- Work instructions: Copy word for word the part of the entries below that starts with the line containing "Looking at the" and runs to the end of the entries, including both of those ends.

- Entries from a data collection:
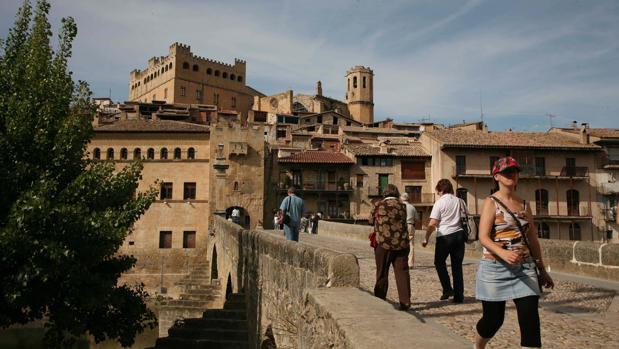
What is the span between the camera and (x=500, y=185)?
4.03 metres

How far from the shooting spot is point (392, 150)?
155 feet

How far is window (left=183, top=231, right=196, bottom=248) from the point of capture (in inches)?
1592

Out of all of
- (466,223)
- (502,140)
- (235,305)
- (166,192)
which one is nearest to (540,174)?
(502,140)

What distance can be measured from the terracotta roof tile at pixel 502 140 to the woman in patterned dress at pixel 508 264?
41.4 metres

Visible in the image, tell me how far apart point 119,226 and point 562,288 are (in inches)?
412

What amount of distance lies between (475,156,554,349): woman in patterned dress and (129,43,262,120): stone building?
262 feet

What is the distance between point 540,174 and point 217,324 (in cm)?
3869

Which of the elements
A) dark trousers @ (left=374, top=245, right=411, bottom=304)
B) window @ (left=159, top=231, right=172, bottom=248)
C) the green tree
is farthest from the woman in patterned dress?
window @ (left=159, top=231, right=172, bottom=248)

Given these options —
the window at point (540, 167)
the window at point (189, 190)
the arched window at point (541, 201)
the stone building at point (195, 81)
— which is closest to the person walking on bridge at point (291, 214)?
the window at point (189, 190)

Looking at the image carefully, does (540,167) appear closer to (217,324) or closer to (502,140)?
(502,140)

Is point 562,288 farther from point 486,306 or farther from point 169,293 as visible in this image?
point 169,293

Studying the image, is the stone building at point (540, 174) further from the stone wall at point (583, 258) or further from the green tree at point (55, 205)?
the green tree at point (55, 205)

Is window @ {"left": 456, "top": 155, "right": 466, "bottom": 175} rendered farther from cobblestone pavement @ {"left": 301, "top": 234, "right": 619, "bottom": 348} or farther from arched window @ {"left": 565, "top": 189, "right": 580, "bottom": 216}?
cobblestone pavement @ {"left": 301, "top": 234, "right": 619, "bottom": 348}

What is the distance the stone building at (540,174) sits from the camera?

- Right answer:
Looking at the image carefully, does (540,167) appear closer to (217,324) or closer to (502,140)?
(502,140)

Is point 562,288 farther from point 486,306 or farther from point 169,293 as visible in this image?
point 169,293

Studying the image, is the stone building at point (540, 174) further from the stone wall at point (583, 258) or further from the green tree at point (55, 205)?
the green tree at point (55, 205)

Is window @ {"left": 456, "top": 155, "right": 466, "bottom": 175} rendered farther from cobblestone pavement @ {"left": 301, "top": 234, "right": 619, "bottom": 348} or farther from arched window @ {"left": 565, "top": 189, "right": 580, "bottom": 216}?
cobblestone pavement @ {"left": 301, "top": 234, "right": 619, "bottom": 348}

What is the distance the stone building at (540,174) sits from the camera?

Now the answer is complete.